The third step is to create a main function to run the genetic programming algorithm. The main function will create a population of individuals, evaluate the population, and evolve the population.

In [19]:
population = Population(40)
while population.generation < 1:
    population.evaluate()
    print(f"Generation: {population.generation} - Best Fitness: {population.best_fitness} - Number of Instructions: {population.best.depth}")
    population.select()
    population.crossover()
    population.mutate()
    population.generation += 1
print(population.best.instructions)

Generation: 0 - Best Fitness: -74.6592100523479 - Number of Instructions: 200
[2, 1, 3, 1, 2, 1, 1, 0, 2, 1, 3, 3, 2, 0, 2, 2, 1, 2, 2, 1, 0, 2, 0, 0, 2, 1, 0, 0, 3, 2, 3, 0, 0, 1, 0, 0, 1, 0, 3, 3, 0, 3, 0, 3, 1, 1, 1, 2, 2, 1, 0, 1, 1, 0, 3, 3, 1, 1, 2, 2, 2, 0, 3, 3, 0, 2, 3, 2, 1, 2, 2, 0, 3, 0, 1, 3, 3, 3, 0, 1, 2, 0, 3, 0, 2, 2, 3, 2, 3, 2, 2, 0, 2, 0, 2, 0, 0, 2, 2, 2, 0, 2, 2, 2, 0, 3, 0, 3, 0, 3, 3, 1, 0, 3, 0, 3, 1, 2, 0, 1, 0, 2, 3, 0, 1, 0, 0, 2, 0, 3, 0, 2, 3, 3, 1, 2, 3, 2, 2, 3, 2, 2, 1, 2, 0, 3, 0, 3, 3, 0, 2, 0, 1, 0, 3, 3, 3, 3, 1, 0, 3, 1, 3, 1, 1, 2, 2, 3, 3, 2, 2, 2, 3, 1, 3, 1, 2, 2, 2, 2, 1, 3, 0, 1, 2, 3, 0, 0, 1, 1, 2, 0, 0, 3, 2, 3, 3, 1, 1, 0]
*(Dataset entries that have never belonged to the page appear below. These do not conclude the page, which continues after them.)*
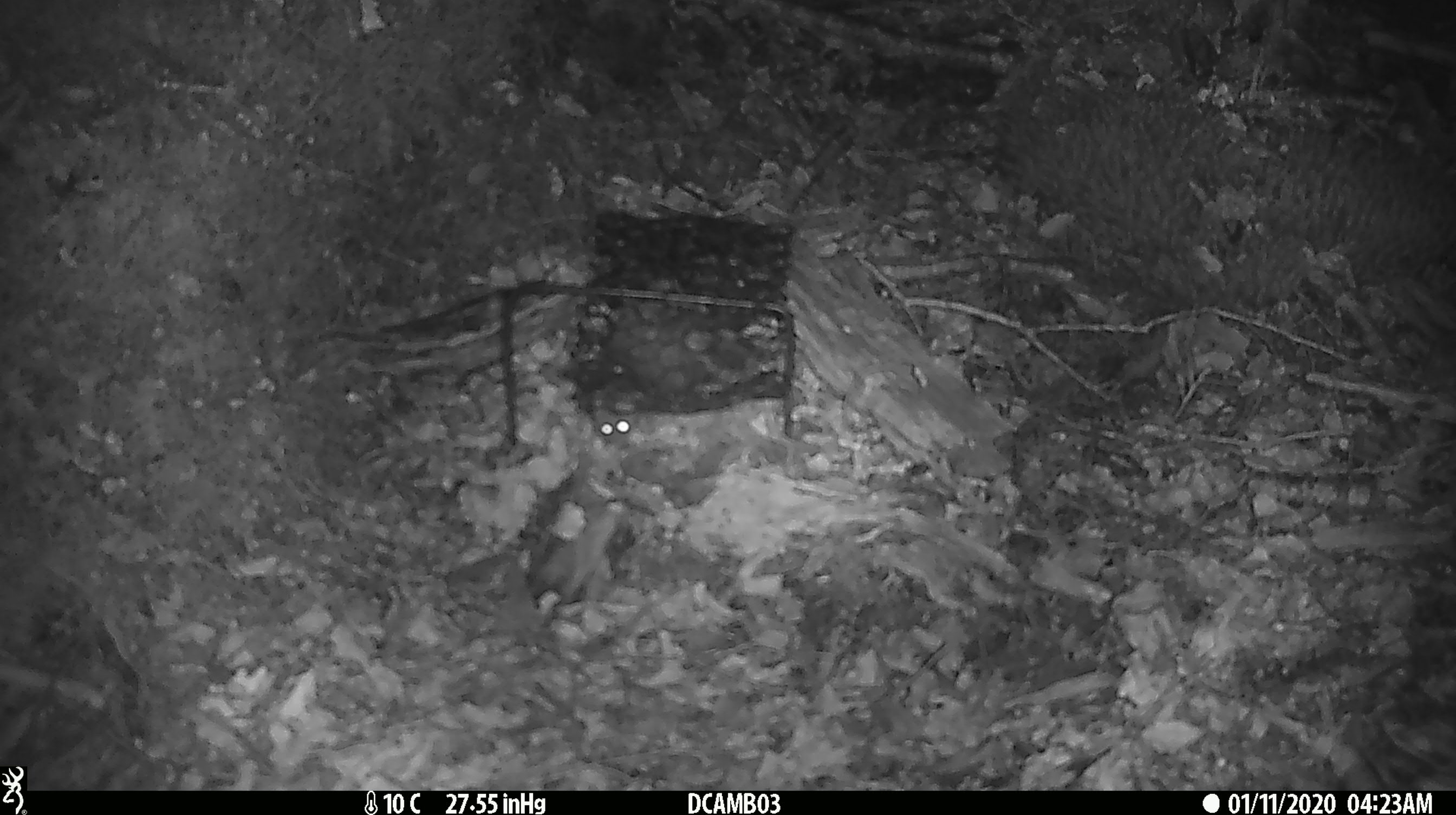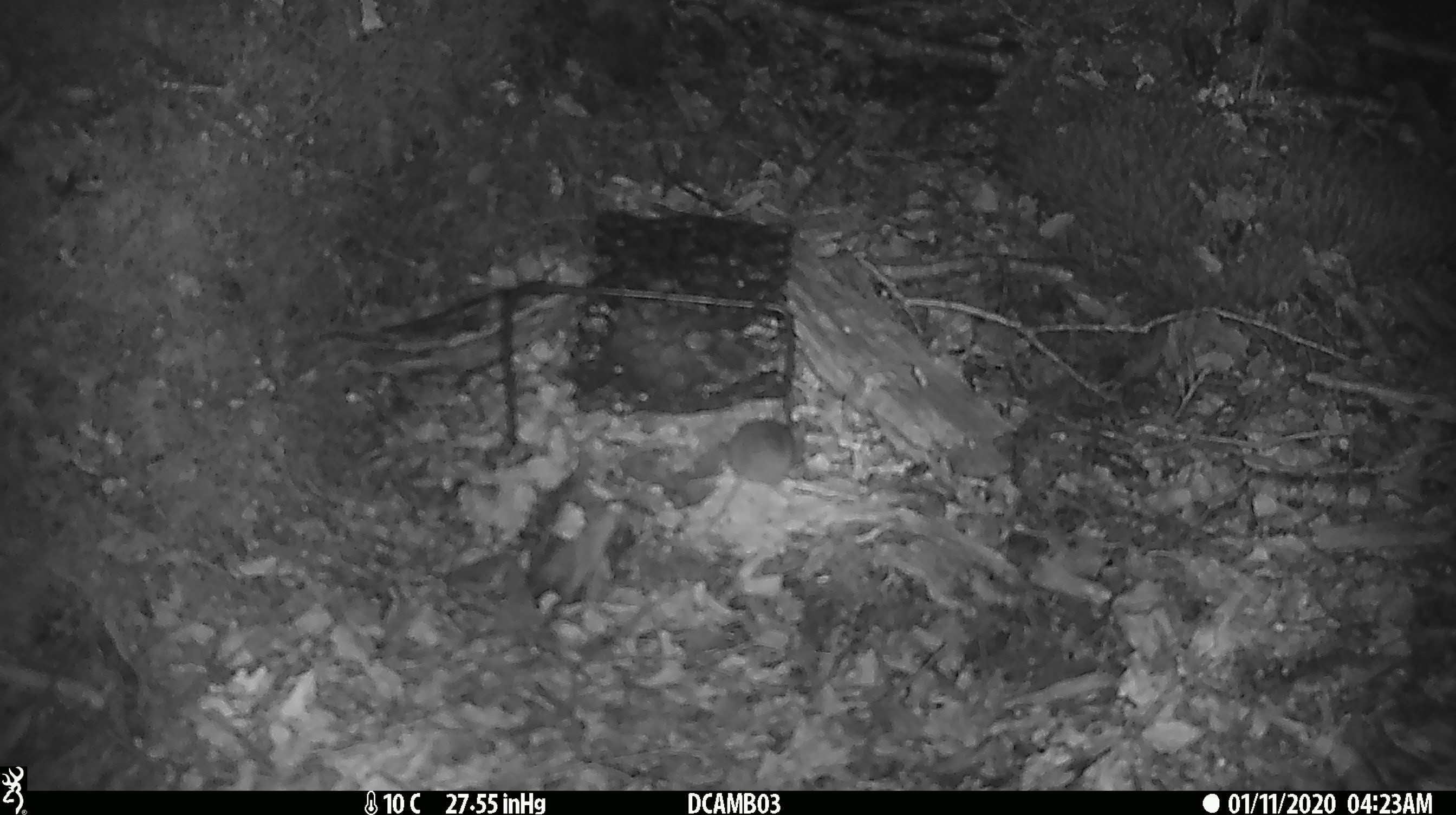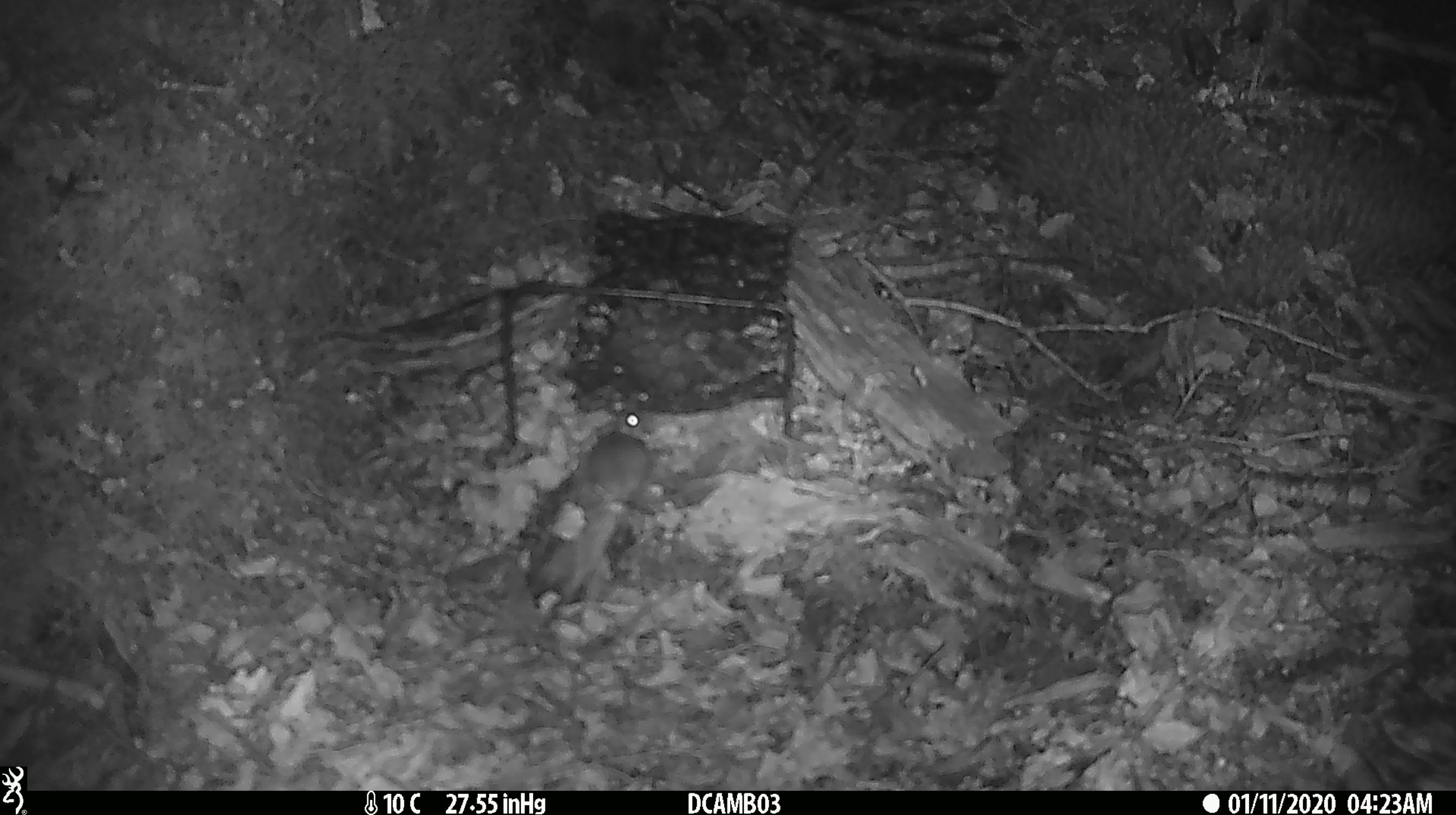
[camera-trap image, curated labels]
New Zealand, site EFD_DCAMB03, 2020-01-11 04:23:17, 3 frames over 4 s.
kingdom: Animalia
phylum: Chordata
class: Mammalia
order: Rodentia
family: Muridae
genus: Mus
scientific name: Mus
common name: mouse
Mouse (Mus).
### Exercise 4: Visualize the results

The fourth step is to visualize the results of the genetic programming algorithm. The visualization will show the best individual in the population at each generation.

In [18]:
population.best.env = gym.make('LunarLander-v2', render_mode="human")
population.best.evaluate()
population.best.env.close()

#### Exercise 5: Manipulate the parameters

Now that you have implemented the genetic programming algorithm, you can manipulate the parameters of the algorithm to see how they affect the results. You can manipulate the following parameters:
1. `Population size`: The size of the population.
2. `Number of generations`: The number of generations to evolve the population.
3. `Mutation rate`: The probability that an individual will mutate.
4. `Number of instructions`: The number of instructions in the program.
5. `Crossover type`: The type of crossover to use to reproduce the individuals.
6. `Selection type`: The type of selection to use to select the individuals to reproduce.
7. `Mutation type`: The type of mutation to use to mutate the individuals.
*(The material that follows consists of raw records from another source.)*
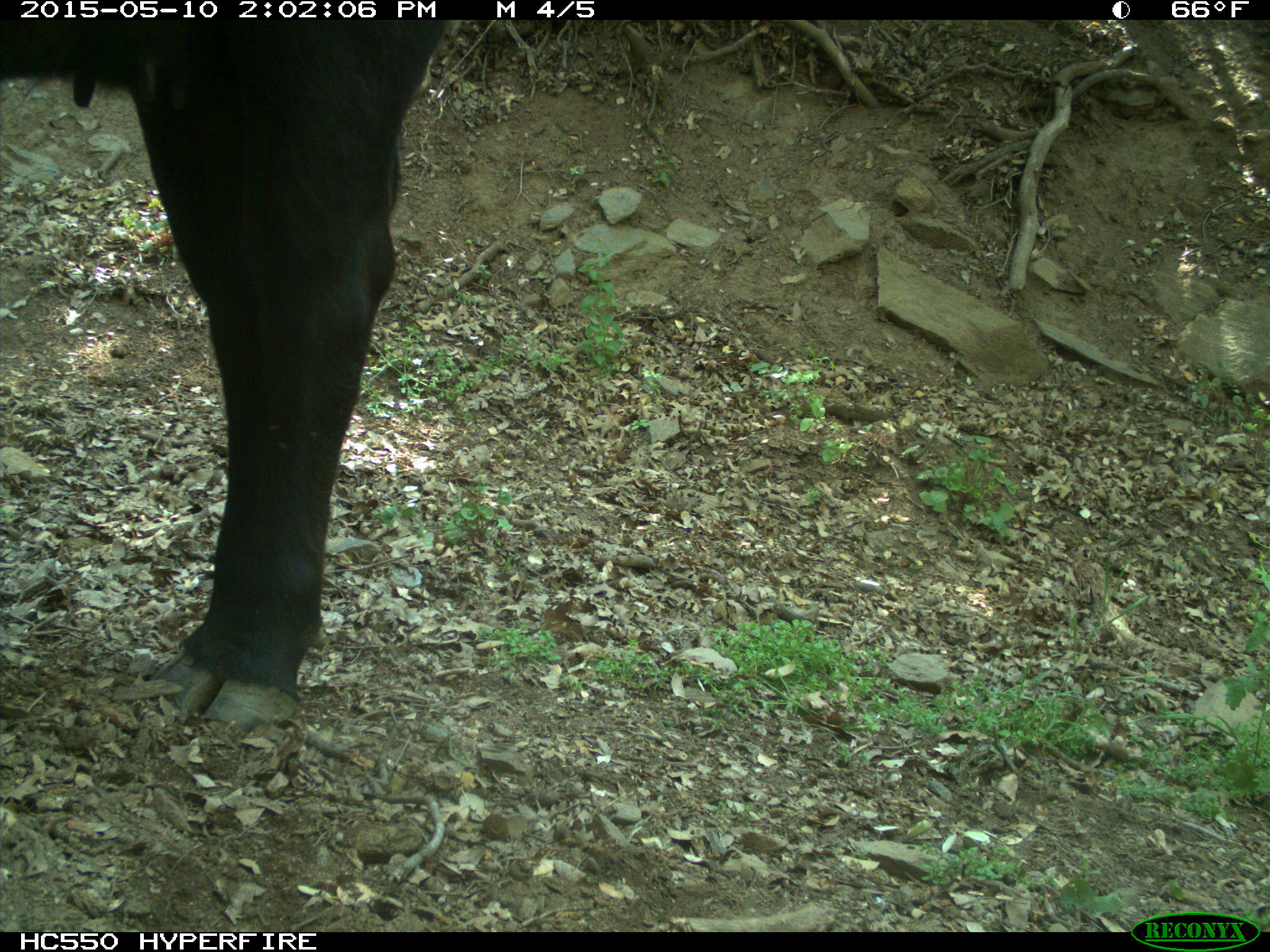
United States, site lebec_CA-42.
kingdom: Animalia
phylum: Chordata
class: Mammalia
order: Artiodactyla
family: Bovidae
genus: Bos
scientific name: Bos taurus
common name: domestic cow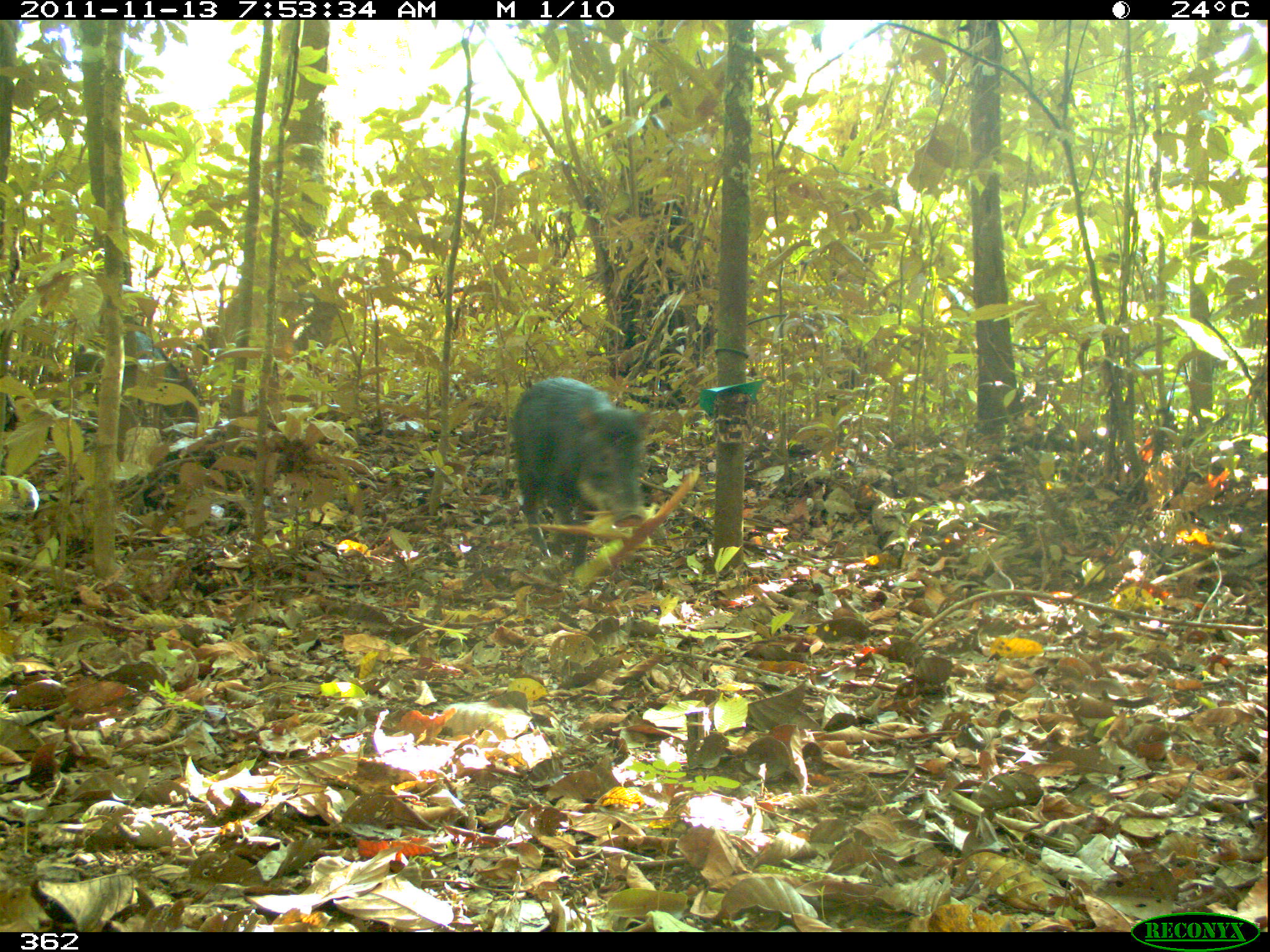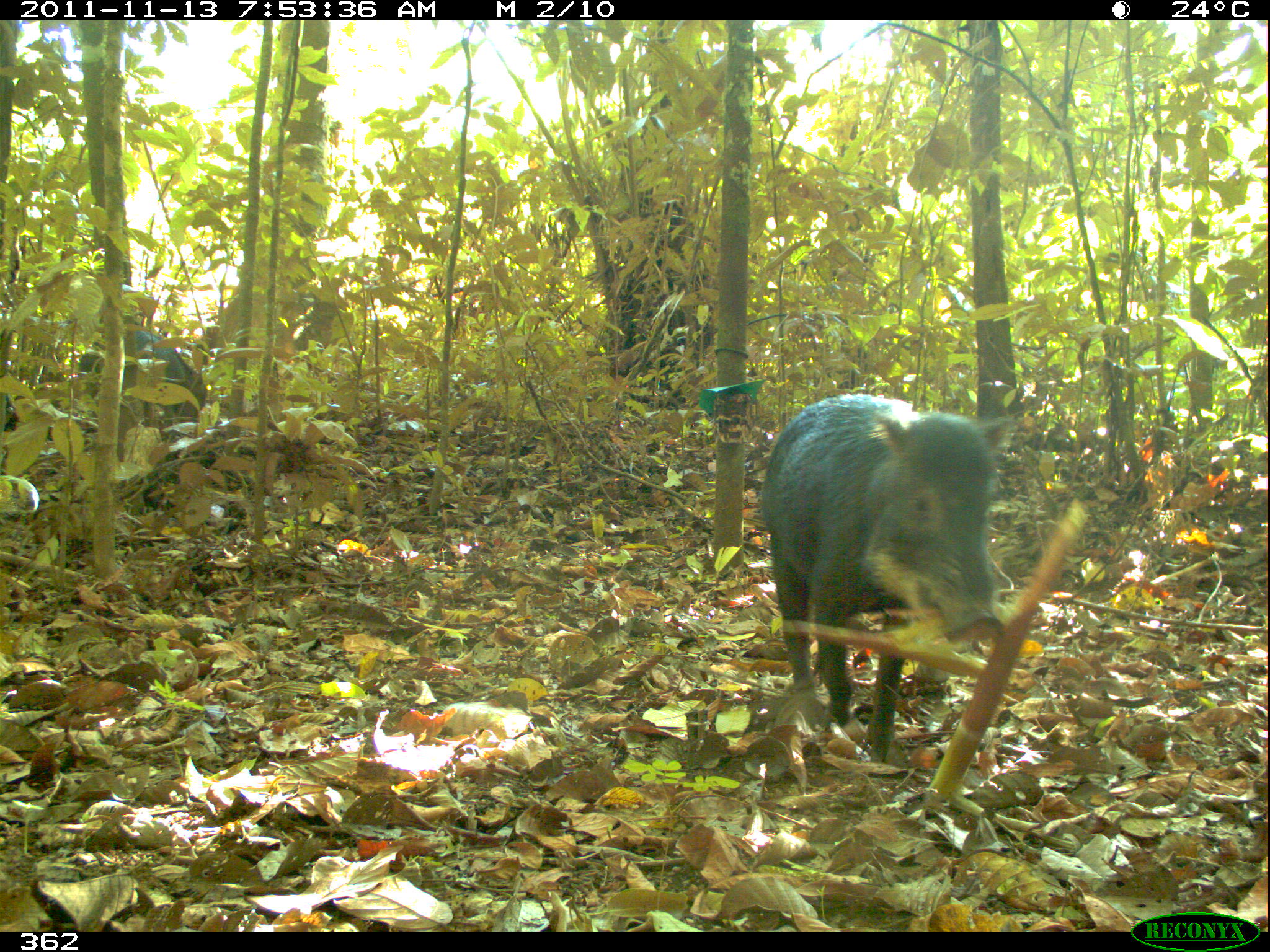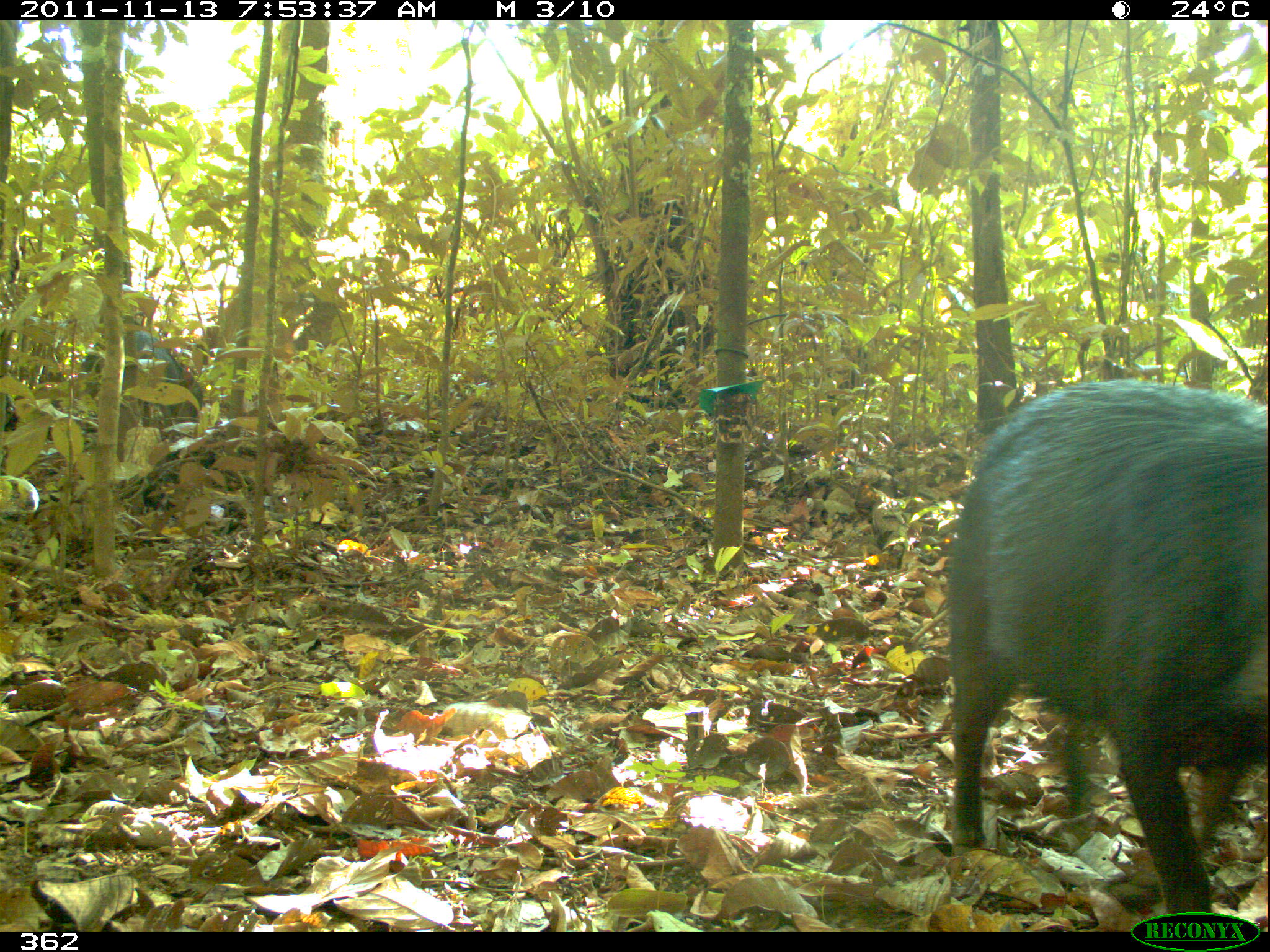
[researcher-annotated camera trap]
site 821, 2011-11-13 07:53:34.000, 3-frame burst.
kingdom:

You can consider that you have a good result when the fitness of the best individual is greater thant 3000. But your goal is to have the best fitness possible.

> A lot of parameters can be used to have the best results. Try to accelerate the convergence of the algorithm by manipulating the parameters.

# Conclusion

In this workshop, you have implemented a simple genetic programming algorithm to solve the Lunar Lander problem. You have also learned how to manipulate the parameters of the algorithm to see how they affect the results.

# To go further

To go further, you can try to implement a more complex genetic programming algorithm to solve the Lunar Lander problem. You can also try to implement a genetic programming algorithm to solve another reinforcement learning problem.

As example, you can try to implement it to manipulate neural networks. You can also try to implement it to solve the CartPole problem.